__Action item 1__:
Answer these from the asthma management notes:
(a) What is the maximum daily dose of formoterol?
(b) What is the target range for oxygen?
(c) What pulse rate is listed for a severe case?
__Action item 2__: Update the asthma management notes by rewriting everything from "Self-Management (Action Plan)" down to "(max formoterol 72mcg/day)" with "reliever" changed to "rescue inhaler".

Self-Management (Action Plan)

Early intervention in worsening asthma is key

  • Increase reliever frequency

  • Increase usual controller

    • Double ICS or Quadruple maintenance ICS/formoterol (max formoterol 72mcg/day)

  • Severe exacerbation (PEF <60%) or not improving after 48h

    • Oral corticosteroids and contact doctor

      • Prednisolone 1mg/kg/day (40-50mg)/day

Hospital Management

  • Initial assessment

    • ABC

    • Life-threatening signs: Drowsiness, Confusion, Silent chest

      • Consult ICU, SABA, O2, prepare for intubation

  • Assess severity based on dyspnea, RR, HR, O2 sat, Lung function (or PRAM score)

    • Mild-moderate

      • Talks in phrases, not agitated, Pulse 100-120, O2>90%

    • Severe

      • Talks in words, agitated, RR>30/min, Accessory muscle use, Pulse >120bpm, O2 <90%

  • Oxygen (Target 93-95%)

[Data extracted from a collection]
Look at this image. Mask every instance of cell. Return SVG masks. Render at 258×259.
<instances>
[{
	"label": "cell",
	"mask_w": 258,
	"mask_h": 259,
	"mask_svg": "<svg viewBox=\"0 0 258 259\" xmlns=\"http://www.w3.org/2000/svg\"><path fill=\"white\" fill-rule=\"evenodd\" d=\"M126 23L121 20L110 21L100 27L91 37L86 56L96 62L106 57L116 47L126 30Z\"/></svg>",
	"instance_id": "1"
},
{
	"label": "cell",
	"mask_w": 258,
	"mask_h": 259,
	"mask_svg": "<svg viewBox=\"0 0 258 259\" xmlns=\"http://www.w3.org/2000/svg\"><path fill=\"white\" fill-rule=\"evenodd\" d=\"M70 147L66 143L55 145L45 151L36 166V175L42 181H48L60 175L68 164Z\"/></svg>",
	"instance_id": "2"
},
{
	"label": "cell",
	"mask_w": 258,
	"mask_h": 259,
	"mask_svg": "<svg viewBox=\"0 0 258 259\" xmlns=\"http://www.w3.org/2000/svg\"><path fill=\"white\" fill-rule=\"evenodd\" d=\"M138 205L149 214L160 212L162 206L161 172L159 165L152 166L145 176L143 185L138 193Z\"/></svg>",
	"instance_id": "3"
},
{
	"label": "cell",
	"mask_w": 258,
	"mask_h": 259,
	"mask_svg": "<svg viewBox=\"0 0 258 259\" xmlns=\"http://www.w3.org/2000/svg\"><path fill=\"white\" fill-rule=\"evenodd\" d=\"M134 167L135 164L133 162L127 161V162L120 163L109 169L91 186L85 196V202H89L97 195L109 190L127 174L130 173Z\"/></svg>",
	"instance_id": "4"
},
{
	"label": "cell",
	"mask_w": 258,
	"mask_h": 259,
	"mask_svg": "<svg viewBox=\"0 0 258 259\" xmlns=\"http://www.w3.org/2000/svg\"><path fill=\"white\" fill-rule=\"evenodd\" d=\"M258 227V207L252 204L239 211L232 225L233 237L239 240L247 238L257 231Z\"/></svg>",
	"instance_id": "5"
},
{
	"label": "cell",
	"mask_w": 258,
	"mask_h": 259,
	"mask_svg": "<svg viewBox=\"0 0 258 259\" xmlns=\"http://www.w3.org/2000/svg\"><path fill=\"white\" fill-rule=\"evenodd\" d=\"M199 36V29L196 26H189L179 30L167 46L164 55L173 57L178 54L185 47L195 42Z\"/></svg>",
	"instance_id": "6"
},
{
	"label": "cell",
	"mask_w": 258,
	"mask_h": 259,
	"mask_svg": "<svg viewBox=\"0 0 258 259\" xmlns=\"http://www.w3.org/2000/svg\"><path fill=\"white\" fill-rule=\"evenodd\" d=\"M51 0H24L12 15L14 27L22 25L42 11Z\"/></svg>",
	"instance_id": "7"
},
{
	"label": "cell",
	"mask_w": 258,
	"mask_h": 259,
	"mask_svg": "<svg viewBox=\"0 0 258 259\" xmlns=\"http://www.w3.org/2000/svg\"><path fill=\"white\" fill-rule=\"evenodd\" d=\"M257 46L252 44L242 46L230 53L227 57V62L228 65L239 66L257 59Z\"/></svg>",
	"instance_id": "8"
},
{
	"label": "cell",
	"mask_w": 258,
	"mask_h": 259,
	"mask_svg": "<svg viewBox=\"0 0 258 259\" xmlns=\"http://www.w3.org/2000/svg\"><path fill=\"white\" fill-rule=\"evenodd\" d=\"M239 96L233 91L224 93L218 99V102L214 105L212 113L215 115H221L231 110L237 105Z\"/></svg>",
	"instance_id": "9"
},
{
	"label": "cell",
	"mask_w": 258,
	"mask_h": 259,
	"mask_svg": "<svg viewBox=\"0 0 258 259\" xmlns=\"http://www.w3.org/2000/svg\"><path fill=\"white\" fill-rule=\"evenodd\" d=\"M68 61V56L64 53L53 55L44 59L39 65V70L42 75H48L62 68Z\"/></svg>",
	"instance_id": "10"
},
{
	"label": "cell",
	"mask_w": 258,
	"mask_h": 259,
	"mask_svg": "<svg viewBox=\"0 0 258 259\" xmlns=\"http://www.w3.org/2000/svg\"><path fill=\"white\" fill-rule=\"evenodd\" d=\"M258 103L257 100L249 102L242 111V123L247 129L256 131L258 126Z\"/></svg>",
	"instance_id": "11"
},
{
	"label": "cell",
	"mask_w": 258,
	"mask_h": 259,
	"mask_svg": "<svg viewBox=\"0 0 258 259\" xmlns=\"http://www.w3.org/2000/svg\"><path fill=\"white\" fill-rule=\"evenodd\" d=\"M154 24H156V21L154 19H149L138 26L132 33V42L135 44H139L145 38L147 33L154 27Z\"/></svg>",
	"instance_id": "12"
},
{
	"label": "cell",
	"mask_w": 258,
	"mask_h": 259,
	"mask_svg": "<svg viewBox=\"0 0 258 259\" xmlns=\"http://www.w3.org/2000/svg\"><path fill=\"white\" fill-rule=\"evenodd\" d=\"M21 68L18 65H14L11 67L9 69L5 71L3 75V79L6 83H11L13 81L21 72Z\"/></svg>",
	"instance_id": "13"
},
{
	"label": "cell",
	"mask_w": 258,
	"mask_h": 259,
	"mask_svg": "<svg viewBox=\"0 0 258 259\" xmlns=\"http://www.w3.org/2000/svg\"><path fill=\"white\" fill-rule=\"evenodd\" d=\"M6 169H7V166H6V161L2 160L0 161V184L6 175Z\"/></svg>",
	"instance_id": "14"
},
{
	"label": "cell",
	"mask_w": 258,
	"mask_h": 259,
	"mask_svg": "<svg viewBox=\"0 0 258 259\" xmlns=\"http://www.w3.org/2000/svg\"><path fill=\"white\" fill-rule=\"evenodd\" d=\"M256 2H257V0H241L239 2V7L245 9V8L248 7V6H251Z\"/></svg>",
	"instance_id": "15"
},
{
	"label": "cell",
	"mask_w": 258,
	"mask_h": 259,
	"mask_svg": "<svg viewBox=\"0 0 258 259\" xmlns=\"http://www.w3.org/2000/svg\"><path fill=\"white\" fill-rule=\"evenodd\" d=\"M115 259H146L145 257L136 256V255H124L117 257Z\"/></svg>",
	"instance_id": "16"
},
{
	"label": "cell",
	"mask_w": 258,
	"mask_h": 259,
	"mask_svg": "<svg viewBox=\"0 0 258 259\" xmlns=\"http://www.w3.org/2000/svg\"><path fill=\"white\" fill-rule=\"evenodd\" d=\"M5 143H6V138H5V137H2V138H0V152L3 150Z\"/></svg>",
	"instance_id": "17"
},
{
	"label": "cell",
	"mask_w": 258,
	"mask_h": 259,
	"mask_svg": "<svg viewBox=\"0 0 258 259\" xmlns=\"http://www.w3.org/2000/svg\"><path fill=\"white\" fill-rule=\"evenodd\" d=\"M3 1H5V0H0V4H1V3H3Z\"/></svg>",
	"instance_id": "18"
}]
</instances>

__Worked solution 1__:
(a) 72mcg/day
(b) 93-95%
(c) Pulse >120bpm

__Worked solution 2__:
Self-Management (Action Plan)

Early intervention in worsening asthma is key

  • Increase rescue inhaler frequency

  • Increase usual controller

    • Double ICS or Quadruple maintenance ICS/formoterol (max formoterol 72mcg/day)